Cost is part of the appeal of cloud computing as organizations lease services based on scale pricing rather than owning and operating IT assets on their own. While the efficiencies of large scale IT operations are undeniable, current IT financial management practices pervert that savings and actually make it cheaper to a business unit to build, own and operate IT solutions.
How is this possible?
Well it all depends on your point of view and how you look at IT finance.
The IT financial management regime in place in many companies work something like this:
- Capital investment in IT is determined at the enterprise level where they allocate enterprise funds for IT. A business unit may have to prioritize its own capital before it is allocated, but it does not have the option to skip investment in order to inflate earnings
- Capital expenditures are recouped by depreciation charges to the business unit.
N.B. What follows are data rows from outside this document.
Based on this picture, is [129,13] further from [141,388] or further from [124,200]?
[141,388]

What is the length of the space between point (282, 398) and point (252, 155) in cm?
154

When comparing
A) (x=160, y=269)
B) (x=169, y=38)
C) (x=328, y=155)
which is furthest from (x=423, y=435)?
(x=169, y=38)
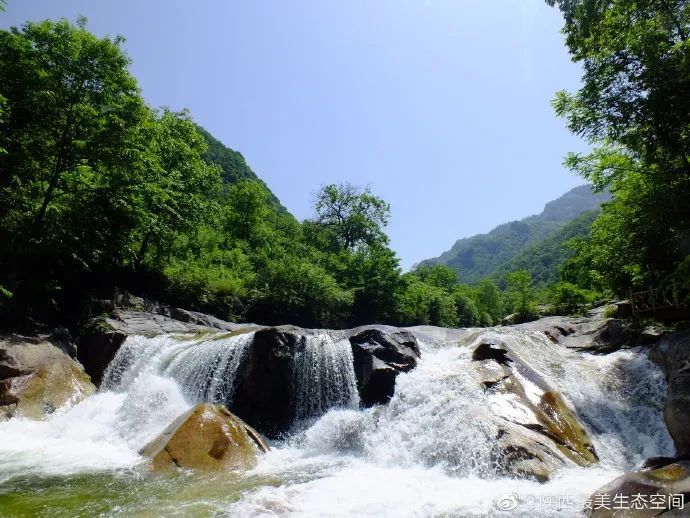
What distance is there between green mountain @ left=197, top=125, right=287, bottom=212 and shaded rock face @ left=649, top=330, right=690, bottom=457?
208ft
So it comes out of the business unit budget not as expense but as depreciation.
- The same business unit leaders are measured and receive bonuses based on their EBITDA performance. EBITDA stands for earnings before interest, taxes, depreciation and amortization.
Under such a regime, traditional IT projects are essentially free to the business unit leader. Free in the sense that CAPEX is allocated at the enterprise level and therefore are not spending real money, from the BU perspective of course. Free in the sense that depreciation charges for that CAPEX do not count against their performance bonus because they are below the EBITDA line.
Compare that to a cloud based services model. True there is no capital expenditure. But there is also no depreciation. That means that the cost of cloud services comes out of the business units sales and operating expense which is ABOVE the EBITDA line. In this context cloud services cost real money to the BU because it has an impact on their performance and performance bonus.
There are some ways to get over this hurdle. The company could expense their entire IT investment and operating budget to remove this distortion. This is called going from accrual to a more cash based accounting approach. Many companies already do this now. However, expensing IT, particularly large transformation initiates can distort earnings as the company invests current dollars ahead of future expected benefits.
Another approach is to move IT onto a cost accounting style of financial management. Activity based costing and other techniques raise the transparency of IT costs, their Allocations and the like This is a tact being taken at a number of companies where that have business based CIOs who are frustrated by IT’s in ability to understand their cost structure, cost drivers or manage from a cost basis.
These approaches recognize that current CAPEX/OPEX/Accrual based approaches to managing IT finances are running out of steam. They worked well when IT’s primary job was to build out the company’s technology base. Now that that base is laid and new service based models are available, its time to upgrade IT financial management to reflect actual costs and not those distorted by accounting.
Otherwise we can easily make decisions based on perfectly inaccurate financial information — such as the cloud point made in this post.